医療費が高いといっても、1度に100万円をこえるほどの高額なことなんてほとんどといってないです。(一部の専門病院ではあるかもしれませんが)

でも手術、入院で高くて30〜50万円程度、一回の通院や検査で高くて5万円程度。結構高いですよね。また、年齢により心臓や腎臓が悪くなると継続的な通院やお薬が必要になります。

若ければ大丈夫かと言うと、例えばアレルギー性疾患であればお薬がずっと必要になる場合もあります。3歳でアレルギーと診断されたら10年以上お薬を使うこともあるかもしれません。

基本的には「何かあったときのため」

保険なので、何かあったときに備えるものです。これだけ保険料払ったんだから保険使わないともったいないとか、元が取れないとかそういった損得ではないです。

今までずっと病気知らずで、病院にもかからなかった子が12〜13歳くらいで大病が発覚するケースもあります。そこで慌てて保険に入ろうとする方がいますが、大概年齢的に入れないか、その病気が対象外になって補償が受けられないことがほとんどです。

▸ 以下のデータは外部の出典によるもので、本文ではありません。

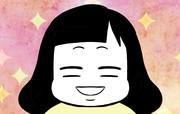 ナナペペ~ボンクラ主婦☆七星ぺぺの日常を綴る漫画ブログ~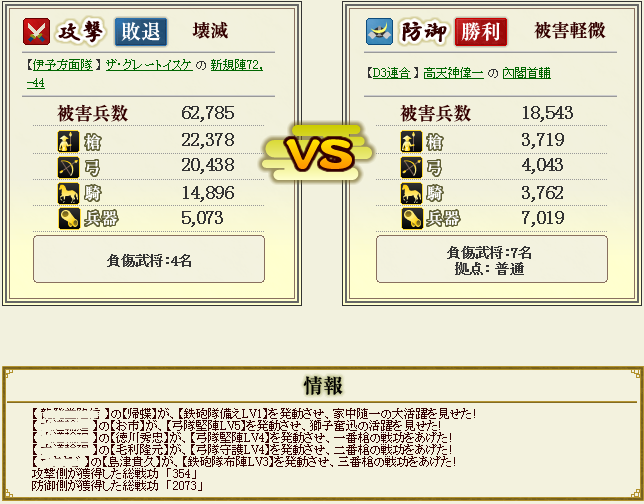 20120923143544a5c.png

元気なうちから何かあった時のために備えるのが保険というくらいに思ってた方が良さそうですね。

加入の際の注意

持病、先天性疾患がある場合、それらが保障の対象外になることが多いです。初めは大したことのない問題でも、のちのちその持病などが起因して大きな問題になることもあります。加入の際には条件を確認しましょう。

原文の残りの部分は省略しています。